Virginia GOP Tries To Link Democratic Candidate To White Supremacists

Pots, kettles, etc.
Because of a book she co-wrote that is critical of the U.S.-Israel relationship, Virginia Democratic congressional candidate Leslie Cockburn has been accused by the state Republican Party of fueling anti-Semitism.
Because of a book she co-wrote that is critical of the U.S.-Israel relationship, Virginia Democratic congressional candidate Leslie Cockburn has been accused by the state Republican Party of fueling anti-Semitism.
Congressional Quarterly / Getty Images

The Republican Party of Virginia is linking a Democratic congressional candidate to the 2017 white supremacist demonstration in Charlottesville, accusing her of anti-Semitism for a book she published that is critical of the U.S.-Israel relationship.

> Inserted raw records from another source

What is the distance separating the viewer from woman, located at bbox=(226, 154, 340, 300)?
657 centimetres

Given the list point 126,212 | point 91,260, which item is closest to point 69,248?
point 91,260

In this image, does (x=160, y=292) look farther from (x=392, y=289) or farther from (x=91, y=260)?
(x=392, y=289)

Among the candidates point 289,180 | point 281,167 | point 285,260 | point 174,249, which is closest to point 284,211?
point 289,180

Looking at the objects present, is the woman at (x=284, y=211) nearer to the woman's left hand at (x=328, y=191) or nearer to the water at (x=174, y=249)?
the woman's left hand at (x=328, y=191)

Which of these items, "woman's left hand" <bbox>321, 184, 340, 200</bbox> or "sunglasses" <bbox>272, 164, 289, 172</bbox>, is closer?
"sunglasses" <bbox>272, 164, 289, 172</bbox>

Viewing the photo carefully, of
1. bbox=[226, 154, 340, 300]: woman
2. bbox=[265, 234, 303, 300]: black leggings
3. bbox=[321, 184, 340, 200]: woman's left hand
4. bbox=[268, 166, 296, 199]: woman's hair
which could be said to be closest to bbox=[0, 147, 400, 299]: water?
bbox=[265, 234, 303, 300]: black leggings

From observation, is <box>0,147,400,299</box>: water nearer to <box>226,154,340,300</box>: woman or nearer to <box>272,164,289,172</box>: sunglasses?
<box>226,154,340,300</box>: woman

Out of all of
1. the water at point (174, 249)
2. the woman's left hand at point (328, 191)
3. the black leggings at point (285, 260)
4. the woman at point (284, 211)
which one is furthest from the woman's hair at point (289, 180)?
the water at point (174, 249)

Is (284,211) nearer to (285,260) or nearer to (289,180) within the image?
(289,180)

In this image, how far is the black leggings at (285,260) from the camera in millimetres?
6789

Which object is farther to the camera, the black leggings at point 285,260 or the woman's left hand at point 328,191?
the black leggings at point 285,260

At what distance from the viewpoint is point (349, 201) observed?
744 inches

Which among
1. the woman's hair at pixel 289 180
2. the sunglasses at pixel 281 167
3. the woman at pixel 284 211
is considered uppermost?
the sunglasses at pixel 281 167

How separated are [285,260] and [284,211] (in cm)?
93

In a series of broadsides, including a press release and a mailer obtained by The Washington Post’s Dave Weigel, the Virginia Republican Party accuses Democratic candidate Leslie Cockburn and her 1991 book, Dangerous Liaison: The Inside Story of the U.S.-Israel Covert Relationship, of fueling anti-Semitism. She co-wrote the book with her husband, Andrew Cockburn.

“Racists in Charlottesville chanted, ‘Jews will not replace us,’” the mailer reads. “Leslie Cockburn’s book adds fuel to the fire.” Charlottesville is in Virginia’s 5th Congressional District, which she is squaring off against local businessman Denver Riggleman to represent.

Virginia Republicans have been criticizing Cockburn for her book for a number of months, but this is the first time they have directly linked her and the Unite the Right rally, which saw one person, Heather Heyer, killed and 19 others injured when James Alex Fields Jr. allegedly rammed his car into a crowd of counterprotesters.

The Cockburn campaign directed a request for comment to a response on its web page, which included a series of supportive statements from local religious leaders and cited Cockburn’s endorsement from J Street, a pro-Israel organization that advocates for progressive policy solutions.

The Virginia GOP did not respond to a request for comment.

The state Republican Party previously compiled a list of citations of Cockburn’s book on Stormfront, a racist and anti-Semitic message board, but a number of Jewish leaders in Charlottesville have publicly rejected claims that the book is anti-Semitic.

“I just think most folks … didn’t take the charge seriously to begin with, even folks who read her book, which is highly critical of Israel and the United States and the U.S.-Israel relationship at the time,” Daniel Alexander, a retired rabbi of Charlottesville’s only synagogue, told The New York Times in May.

That the criticism of Cockburn came from the Virginia GOP is notable, as the party has dealt with a series of controversies involving white nationalism, including the ongoing debate over the propriety of having Confederate monuments on public grounds.

Most recently, Corey Stewart, the party’s nominee for the Senate seat held by Tim Kaine (D), has a history of associating with neo-Confederates and other white nationalists, and Stewart’s candidacy has been cited favorably on the same Stormfront message board that the GOP has used to attack Cockburn.

In addition, Virginia Republicans had to contend with the equivocating response to the Unite the Right violence from President Donald Trump, who said that he condemned the “hatred, bigotry and violence on many sides” and that there are “very fine people on both sides.”